I remember when i used to live in boston seeing a sign at an automotive supply store that said “we do rim jobs”
An Army Of One
I seem to remember seeing a satire of that somewhere, saying something like, “Army launches ‘Army of One’ ad campaign; seeks to attract troubled loners…”
Im sure you have heard the slogan from the Pork industry, “The other white meat”, which is not all that bad, but this slogan is…
Sign in front of a radiator shop…
“Good place to take a leak”
For years, U-Haul trucks and trailers said “Adventure in Moving.” Let me tell you, if I’ve got all my worldly stuff in a truck, and I’m schlepping it cross-country, the last thing I want is an “adventure.” It was a particularly wonderful slogan when you’d see a U-Haul truck on the shoulder, steam pouring out from under the hood.
Siemens. The company. I don’t know what their slogan is, but man, what a bad name to choose.
In Ventura, CA, there’s a business (I think they do something with oil) called BJ Services. I shit you not.

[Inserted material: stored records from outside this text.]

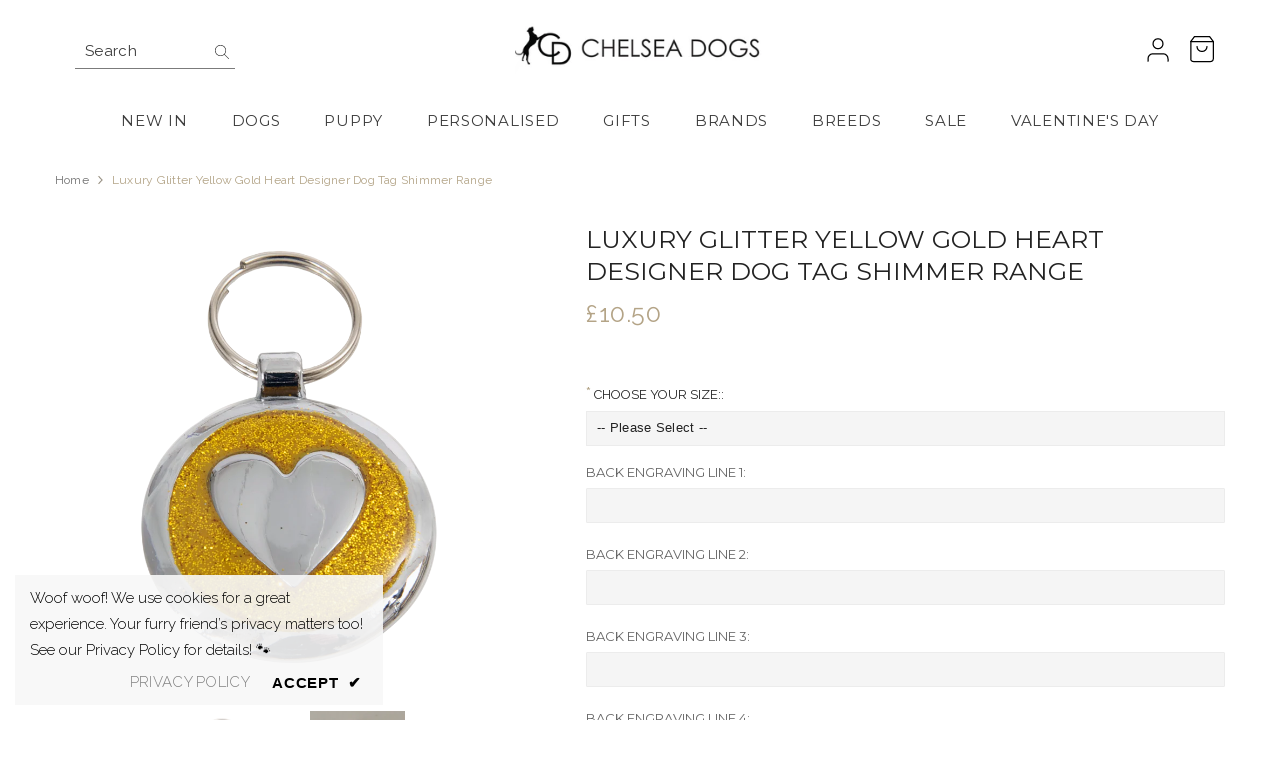

--- FILE ---
content_type: text/css
request_url: https://cdn-widgetsrepository.yotpo.com/web-fonts/css/raleway/v1/raleway_400.css
body_size: 269
content:
/* cyrillic-ext */
@font-face {
  font-family: 'Raleway';
  font-style: normal;
  font-weight: 400;
  font-display: swap;
  src: url(https://cdn-widgetsrepository.yotpo.com/web-fonts/raleway/v28/raleway-v28-cyrillic-ext-normal-400.woff2) format('woff2'),
       url(https://cdn-widgetsrepository.yotpo.com/web-fonts/raleway/v28/raleway-v28-cyrillic-cyrillic-ext-latin-latin-ext-vietnamese-normal-400.woff) format('woff');
  unicode-range: U+0460-052F, U+1C80-1C88, U+20B4, U+2DE0-2DFF, U+A640-A69F, U+FE2E-FE2F;
}
/* cyrillic */
@font-face {
  font-family: 'Raleway';
  font-style: normal;
  font-weight: 400;
  font-display: swap;
  src: url(https://cdn-widgetsrepository.yotpo.com/web-fonts/raleway/v28/raleway-v28-cyrillic-normal-400.woff2) format('woff2'),
       url(https://cdn-widgetsrepository.yotpo.com/web-fonts/raleway/v28/raleway-v28-cyrillic-cyrillic-ext-latin-latin-ext-vietnamese-normal-400.woff) format('woff');
  unicode-range: U+0301, U+0400-045F, U+0490-0491, U+04B0-04B1, U+2116;
}
/* vietnamese */
@font-face {
  font-family: 'Raleway';
  font-style: normal;
  font-weight: 400;
  font-display: swap;
  src: url(https://cdn-widgetsrepository.yotpo.com/web-fonts/raleway/v28/raleway-v28-vietnamese-normal-400.woff2) format('woff2'),
       url(https://cdn-widgetsrepository.yotpo.com/web-fonts/raleway/v28/raleway-v28-cyrillic-cyrillic-ext-latin-latin-ext-vietnamese-normal-400.woff) format('woff');
  unicode-range: U+0102-0103, U+0110-0111, U+0128-0129, U+0168-0169, U+01A0-01A1, U+01AF-01B0, U+0300-0301, U+0303-0304, U+0308-0309, U+0323, U+0329, U+1EA0-1EF9, U+20AB;
}
/* latin-ext */
@font-face {
  font-family: 'Raleway';
  font-style: normal;
  font-weight: 400;
  font-display: swap;
  src: url(https://cdn-widgetsrepository.yotpo.com/web-fonts/raleway/v28/raleway-v28-latin-ext-normal-400.woff2) format('woff2'),
       url(https://cdn-widgetsrepository.yotpo.com/web-fonts/raleway/v28/raleway-v28-cyrillic-cyrillic-ext-latin-latin-ext-vietnamese-normal-400.woff) format('woff');
  unicode-range: U+0100-02AF, U+0304, U+0308, U+0329, U+1E00-1E9F, U+1EF2-1EFF, U+2020, U+20A0-20AB, U+20AD-20CF, U+2113, U+2C60-2C7F, U+A720-A7FF;
}
/* latin */
@font-face {
  font-family: 'Raleway';
  font-style: normal;
  font-weight: 400;
  font-display: swap;
  src: url(https://cdn-widgetsrepository.yotpo.com/web-fonts/raleway/v28/raleway-v28-latin-normal-400.woff2) format('woff2'),
       url(https://cdn-widgetsrepository.yotpo.com/web-fonts/raleway/v28/raleway-v28-cyrillic-cyrillic-ext-latin-latin-ext-vietnamese-normal-400.woff) format('woff');
  unicode-range: U+0000-00FF, U+0131, U+0152-0153, U+02BB-02BC, U+02C6, U+02DA, U+02DC, U+0304, U+0308, U+0329, U+2000-206F, U+2074, U+20AC, U+2122, U+2191, U+2193, U+2212, U+2215, U+FEFF, U+FFFD;
}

Check it out if you want: from 101, get on the 33 toward Ojai, take the first exit, turn right at the stop, left at the light, then about 1/2 mile~mile down the road, it’s on the left, where a road Ts in on the right. They’ve got a flag which we all want to ahem “acquire.”
I meant to include this one in my previous post, but got a little over-zealous with the clicking…
A few years back I saw a truck for Allied, “The Careful Movers.” Fairly commonplace, no? The thing making this one memorable was the fact that it was laying on its side 20’ off the freeway. I’d hate to see what happens when they’re not being careful!
I have also seen the radiator shop slogan, this one for Starke (Florida) Radiator Service - “Best place in town to take a leak!”
A sign outside an antique shop in southern Georgia said, “Dead people’s stuff for sale.”
I like the sign on the door at Schlotzsky’s Deli - “No shirtzskys, no shoezskys, no Schlotzsky’s.”
The University of South Carolina’s mascot is the Gamecock, and SC has a bunch of sports fans who live for the college football season. I’ve seen bumper stickers that said, “No one can lick our Cocks!”
Beauty salon ran this ad once in the local paper: “The beauty business is great! You never run out of ugly people.”
The place you saw this was almost certainly The Onion. I remember seeing it there myself. Damned if I can find it, or remember the exact wording, but it was something along the lines of “‘Army of One’ campaign launched; Army gives up pretense of recruiting well-adjusted folks, seeks same belligerent loners that always volunteer.”